Friday Book Design Blog: The Perfect Capital
I’m clearly on an Eric Gill tip at the moment, or possibly he’s in the air, because this week’s book takes the artist and designer as presiding genius – and even posthumous contributor, in terms of illustrations, and more.
It is The Perfect Capital, a novel by UK-based American writer Karen Healey Wallace – and it’s an account of the unlikely affair between Maud, a Gill-obsessed artist and Edward, a rather arrogant banker who first sees her inspecting a memorial plaque on the Church of the Holy Trinity off Sloane Square, late at night, improbably dressed in tiny skirt, heels and lace top. A few minutes later, and she is giving him head in a cab heading for her home.
What follows isn’t quite the Fifty Fonts of Grey that this opening might lead you to expect, but still it does include just as much discussion of font and letter design as it does rutting, desire and betrayal. It’s not so much that sex and Gill are strange bedfellows, as that you’d have to be careful how you treat them.

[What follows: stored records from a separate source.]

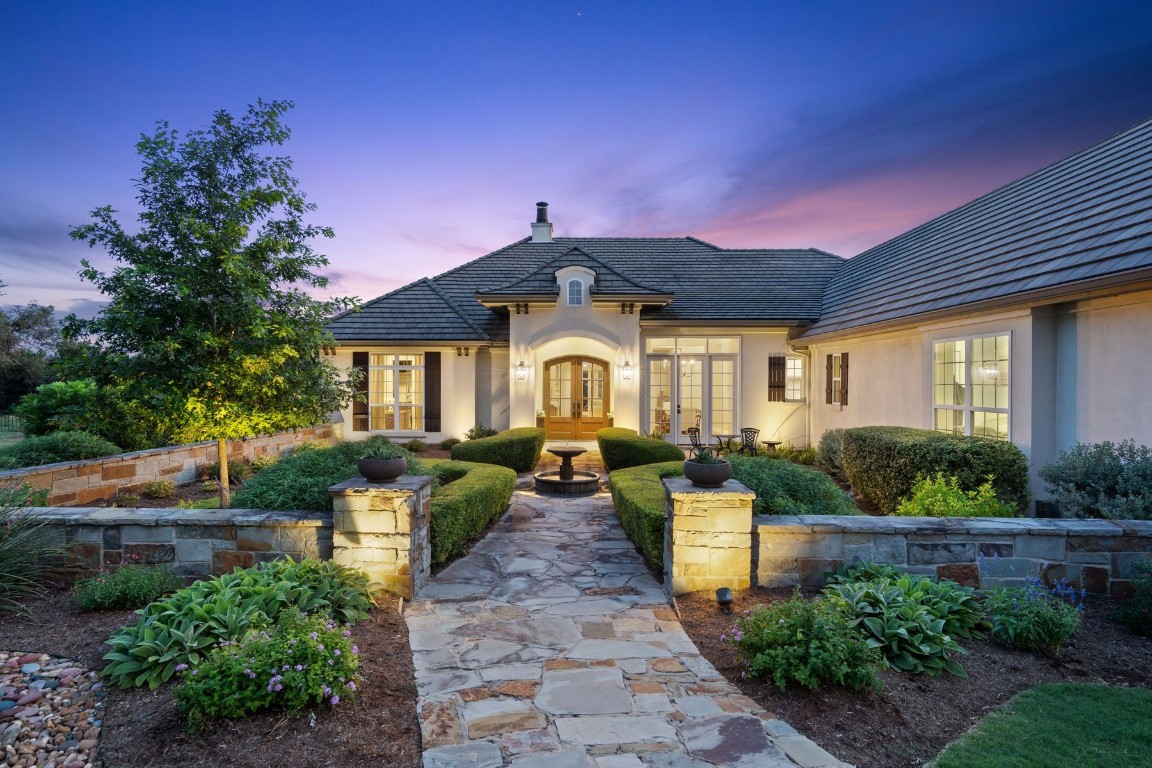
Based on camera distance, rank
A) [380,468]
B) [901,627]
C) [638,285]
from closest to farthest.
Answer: [901,627] < [380,468] < [638,285]

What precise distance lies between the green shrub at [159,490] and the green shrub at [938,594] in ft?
30.4

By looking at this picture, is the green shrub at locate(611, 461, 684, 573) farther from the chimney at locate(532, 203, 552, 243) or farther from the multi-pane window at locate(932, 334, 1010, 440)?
the chimney at locate(532, 203, 552, 243)

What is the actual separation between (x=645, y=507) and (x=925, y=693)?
2767mm

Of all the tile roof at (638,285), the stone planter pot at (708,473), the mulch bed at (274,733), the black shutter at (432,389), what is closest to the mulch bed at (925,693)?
the stone planter pot at (708,473)

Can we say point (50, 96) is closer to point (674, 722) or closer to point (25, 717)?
point (25, 717)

As Maud tells Edward, “he did some things he shouldn’t have”, which will come as no surprise to anyone who’s read Fiona MacCarthy’s 1989 biography, which revealed the extent of his sexual experimentation (including incest and bestiality) to a stunned world that had previously held him as an eccentric but justly lauded artist-craftsman-guru.
The Perfect Capital takes its interest in Gill’s artistic theories seriously. It is designed according to the specifications of his An Essay on Typography (discussed in a previous post here): with wide margins, and the text unjustified to the right (ragged right, as it’s known), set in Gill’s Joanna, and with a plain title page, eschewing what Gill calls “showing off”.

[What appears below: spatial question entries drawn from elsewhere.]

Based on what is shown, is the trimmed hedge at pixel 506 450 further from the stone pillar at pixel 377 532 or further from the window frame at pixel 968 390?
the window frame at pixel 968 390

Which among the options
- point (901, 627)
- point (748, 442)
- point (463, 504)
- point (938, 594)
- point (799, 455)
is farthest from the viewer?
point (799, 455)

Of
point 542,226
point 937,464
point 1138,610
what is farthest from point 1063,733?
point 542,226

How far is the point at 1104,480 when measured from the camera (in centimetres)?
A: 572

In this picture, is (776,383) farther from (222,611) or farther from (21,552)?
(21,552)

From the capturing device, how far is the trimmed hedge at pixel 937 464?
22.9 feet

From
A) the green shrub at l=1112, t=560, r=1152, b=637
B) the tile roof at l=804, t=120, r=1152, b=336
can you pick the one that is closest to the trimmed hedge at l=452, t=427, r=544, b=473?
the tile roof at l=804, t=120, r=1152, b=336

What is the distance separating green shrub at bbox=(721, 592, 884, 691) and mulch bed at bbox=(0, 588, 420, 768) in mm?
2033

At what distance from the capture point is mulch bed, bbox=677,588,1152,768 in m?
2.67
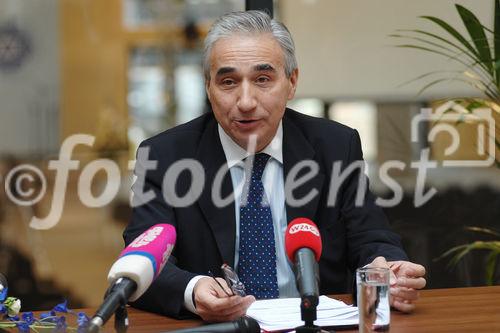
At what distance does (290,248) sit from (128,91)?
7.71ft

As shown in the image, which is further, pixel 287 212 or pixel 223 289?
pixel 287 212

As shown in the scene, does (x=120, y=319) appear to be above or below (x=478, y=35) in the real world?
below

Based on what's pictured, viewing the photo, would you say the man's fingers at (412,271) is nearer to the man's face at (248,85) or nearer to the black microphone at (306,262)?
the black microphone at (306,262)

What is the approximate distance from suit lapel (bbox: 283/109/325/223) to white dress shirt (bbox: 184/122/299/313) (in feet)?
0.07

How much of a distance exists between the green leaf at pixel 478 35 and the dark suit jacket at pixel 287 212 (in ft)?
2.98

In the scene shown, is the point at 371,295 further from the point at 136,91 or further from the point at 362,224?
the point at 136,91

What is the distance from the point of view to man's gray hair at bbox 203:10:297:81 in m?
2.45

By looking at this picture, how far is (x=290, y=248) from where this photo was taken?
169 cm

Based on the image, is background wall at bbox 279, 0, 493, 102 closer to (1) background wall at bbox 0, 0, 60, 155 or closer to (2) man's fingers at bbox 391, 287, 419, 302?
(1) background wall at bbox 0, 0, 60, 155

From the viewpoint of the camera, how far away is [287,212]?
8.08 feet

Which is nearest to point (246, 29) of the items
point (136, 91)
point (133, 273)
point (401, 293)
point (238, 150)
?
point (238, 150)

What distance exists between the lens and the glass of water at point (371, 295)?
1.85 metres

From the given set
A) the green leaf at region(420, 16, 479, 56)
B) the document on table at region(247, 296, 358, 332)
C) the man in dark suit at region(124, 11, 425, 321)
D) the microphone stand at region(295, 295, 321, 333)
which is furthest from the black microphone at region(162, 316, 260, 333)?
the green leaf at region(420, 16, 479, 56)

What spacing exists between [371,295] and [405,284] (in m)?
0.27
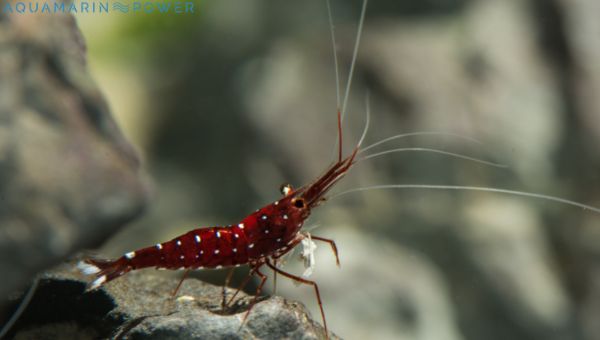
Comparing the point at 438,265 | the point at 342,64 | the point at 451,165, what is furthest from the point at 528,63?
the point at 438,265

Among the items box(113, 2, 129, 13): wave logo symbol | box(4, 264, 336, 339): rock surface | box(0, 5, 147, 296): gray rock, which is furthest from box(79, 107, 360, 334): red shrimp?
box(113, 2, 129, 13): wave logo symbol

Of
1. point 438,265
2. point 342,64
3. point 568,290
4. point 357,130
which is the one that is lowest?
point 568,290

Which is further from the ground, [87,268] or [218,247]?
[87,268]

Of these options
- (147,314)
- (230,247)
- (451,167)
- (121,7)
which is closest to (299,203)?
(230,247)

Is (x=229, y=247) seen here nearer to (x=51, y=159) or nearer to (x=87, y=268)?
(x=87, y=268)

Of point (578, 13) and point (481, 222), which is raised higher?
point (578, 13)

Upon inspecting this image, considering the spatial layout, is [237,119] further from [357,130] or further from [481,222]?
[481,222]
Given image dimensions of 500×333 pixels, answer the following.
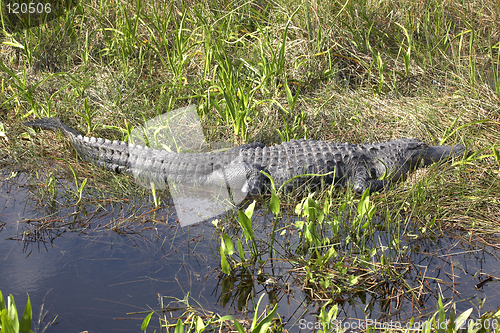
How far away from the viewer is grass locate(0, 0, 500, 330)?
8.14ft

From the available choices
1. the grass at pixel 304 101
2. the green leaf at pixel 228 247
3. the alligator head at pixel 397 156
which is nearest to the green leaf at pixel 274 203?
the grass at pixel 304 101

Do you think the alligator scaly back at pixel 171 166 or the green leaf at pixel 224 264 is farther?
the alligator scaly back at pixel 171 166

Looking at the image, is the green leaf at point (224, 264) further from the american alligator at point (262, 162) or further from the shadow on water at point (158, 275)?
A: the american alligator at point (262, 162)

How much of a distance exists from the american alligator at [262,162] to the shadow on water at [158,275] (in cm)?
61

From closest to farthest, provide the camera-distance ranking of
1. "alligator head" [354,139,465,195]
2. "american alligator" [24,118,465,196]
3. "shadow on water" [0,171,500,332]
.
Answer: "shadow on water" [0,171,500,332], "american alligator" [24,118,465,196], "alligator head" [354,139,465,195]

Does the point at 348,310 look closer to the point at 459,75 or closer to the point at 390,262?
the point at 390,262

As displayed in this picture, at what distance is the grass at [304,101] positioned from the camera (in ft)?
8.14

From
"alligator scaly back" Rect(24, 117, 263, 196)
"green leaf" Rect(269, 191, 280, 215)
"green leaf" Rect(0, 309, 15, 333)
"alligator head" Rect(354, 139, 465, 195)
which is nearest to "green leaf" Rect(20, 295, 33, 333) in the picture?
"green leaf" Rect(0, 309, 15, 333)

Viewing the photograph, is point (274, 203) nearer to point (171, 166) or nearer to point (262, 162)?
point (262, 162)

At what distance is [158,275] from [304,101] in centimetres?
272

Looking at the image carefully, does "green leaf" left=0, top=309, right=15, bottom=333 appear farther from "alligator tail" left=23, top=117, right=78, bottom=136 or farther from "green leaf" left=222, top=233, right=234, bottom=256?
"alligator tail" left=23, top=117, right=78, bottom=136

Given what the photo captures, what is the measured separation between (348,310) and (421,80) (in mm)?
3425

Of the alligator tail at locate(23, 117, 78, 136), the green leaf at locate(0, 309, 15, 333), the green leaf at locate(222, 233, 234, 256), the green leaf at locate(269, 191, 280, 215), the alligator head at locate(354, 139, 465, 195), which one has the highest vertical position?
the green leaf at locate(0, 309, 15, 333)

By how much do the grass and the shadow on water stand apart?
0.26ft
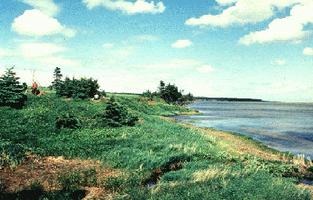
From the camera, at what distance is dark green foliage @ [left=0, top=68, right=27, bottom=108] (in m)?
42.6

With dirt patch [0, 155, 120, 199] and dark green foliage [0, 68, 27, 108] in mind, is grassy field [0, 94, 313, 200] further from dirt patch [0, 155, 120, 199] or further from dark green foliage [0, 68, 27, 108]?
dark green foliage [0, 68, 27, 108]

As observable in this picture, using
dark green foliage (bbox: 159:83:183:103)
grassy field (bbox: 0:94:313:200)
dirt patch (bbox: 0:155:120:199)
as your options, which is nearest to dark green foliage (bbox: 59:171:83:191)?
grassy field (bbox: 0:94:313:200)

The copyright page is at the back, and the book as a whole is given an austere and classical-looking type-only paper cover, with a translucent vellum dust-jacket, while the spine is stitched and left uncovered – as was Canongate’s hardback edition of Ruth Ozeki’s A Tale for the Time Being (see my post here).

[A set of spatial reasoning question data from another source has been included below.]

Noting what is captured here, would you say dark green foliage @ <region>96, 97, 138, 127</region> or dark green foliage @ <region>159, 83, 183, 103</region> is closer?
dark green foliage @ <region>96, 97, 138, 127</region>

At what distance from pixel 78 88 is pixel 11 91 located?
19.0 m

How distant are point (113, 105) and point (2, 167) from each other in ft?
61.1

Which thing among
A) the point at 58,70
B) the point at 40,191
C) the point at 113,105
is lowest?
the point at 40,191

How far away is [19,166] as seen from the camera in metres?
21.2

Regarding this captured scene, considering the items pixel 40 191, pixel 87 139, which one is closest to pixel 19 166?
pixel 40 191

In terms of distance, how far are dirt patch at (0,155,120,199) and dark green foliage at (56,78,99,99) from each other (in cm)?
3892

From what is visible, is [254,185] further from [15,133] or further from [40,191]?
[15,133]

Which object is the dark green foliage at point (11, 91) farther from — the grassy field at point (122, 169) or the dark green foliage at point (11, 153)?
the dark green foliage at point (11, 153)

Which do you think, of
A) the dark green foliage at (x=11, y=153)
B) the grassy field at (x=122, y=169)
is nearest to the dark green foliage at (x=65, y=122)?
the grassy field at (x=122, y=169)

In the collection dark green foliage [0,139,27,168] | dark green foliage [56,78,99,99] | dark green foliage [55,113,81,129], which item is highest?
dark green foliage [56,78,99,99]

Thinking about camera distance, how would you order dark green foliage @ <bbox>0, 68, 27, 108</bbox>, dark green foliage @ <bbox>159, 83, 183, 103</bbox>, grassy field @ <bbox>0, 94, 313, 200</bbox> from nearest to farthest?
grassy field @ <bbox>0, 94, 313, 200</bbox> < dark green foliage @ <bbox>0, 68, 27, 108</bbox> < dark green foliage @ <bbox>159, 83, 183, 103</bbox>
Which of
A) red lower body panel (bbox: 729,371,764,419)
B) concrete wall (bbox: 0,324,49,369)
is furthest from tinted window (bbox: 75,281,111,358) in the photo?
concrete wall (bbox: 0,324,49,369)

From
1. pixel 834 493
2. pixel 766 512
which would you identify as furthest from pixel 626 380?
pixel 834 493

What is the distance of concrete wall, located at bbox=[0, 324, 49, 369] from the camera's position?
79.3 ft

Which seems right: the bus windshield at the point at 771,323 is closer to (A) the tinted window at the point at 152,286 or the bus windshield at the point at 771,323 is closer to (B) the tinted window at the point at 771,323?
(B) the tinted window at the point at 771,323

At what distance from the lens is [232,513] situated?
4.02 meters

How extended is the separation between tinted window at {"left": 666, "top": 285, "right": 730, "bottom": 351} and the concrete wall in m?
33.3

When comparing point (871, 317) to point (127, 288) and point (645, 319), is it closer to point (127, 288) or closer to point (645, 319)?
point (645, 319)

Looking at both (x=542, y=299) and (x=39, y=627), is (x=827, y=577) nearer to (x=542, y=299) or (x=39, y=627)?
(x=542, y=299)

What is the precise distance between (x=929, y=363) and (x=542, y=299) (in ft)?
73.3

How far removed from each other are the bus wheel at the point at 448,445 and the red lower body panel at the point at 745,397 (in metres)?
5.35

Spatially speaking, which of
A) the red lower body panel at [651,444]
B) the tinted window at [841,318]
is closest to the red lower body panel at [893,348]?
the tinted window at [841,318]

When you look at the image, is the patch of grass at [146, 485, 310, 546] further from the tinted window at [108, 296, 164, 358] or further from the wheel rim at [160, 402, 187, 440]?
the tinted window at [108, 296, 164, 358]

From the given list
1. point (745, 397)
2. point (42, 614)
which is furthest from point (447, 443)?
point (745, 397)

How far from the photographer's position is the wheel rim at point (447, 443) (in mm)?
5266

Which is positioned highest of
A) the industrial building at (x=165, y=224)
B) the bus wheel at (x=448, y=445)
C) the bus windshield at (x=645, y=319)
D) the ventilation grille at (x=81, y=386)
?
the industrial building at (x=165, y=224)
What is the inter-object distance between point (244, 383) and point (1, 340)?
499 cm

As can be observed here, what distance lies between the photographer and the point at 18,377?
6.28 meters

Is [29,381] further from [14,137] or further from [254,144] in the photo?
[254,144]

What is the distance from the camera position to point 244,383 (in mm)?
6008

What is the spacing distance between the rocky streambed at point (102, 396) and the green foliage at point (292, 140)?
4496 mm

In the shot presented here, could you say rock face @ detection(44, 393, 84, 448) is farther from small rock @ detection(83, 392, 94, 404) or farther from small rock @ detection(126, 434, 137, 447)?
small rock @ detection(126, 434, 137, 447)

The result is a book that is delightful to hold, but delicate also: it is clearly a book that could be damaged, that calls for as much care and attention from its reader as it received from its creators. And what’s even more surprising about this is that The Perfect Capital comes from Acorn Independent Press, a self-publishing company – not a part of the market you’d necessarily look to first for excellent in design and production.
It is, as the title of this lovely short film showing it coming into being suggests, a “very physical book”.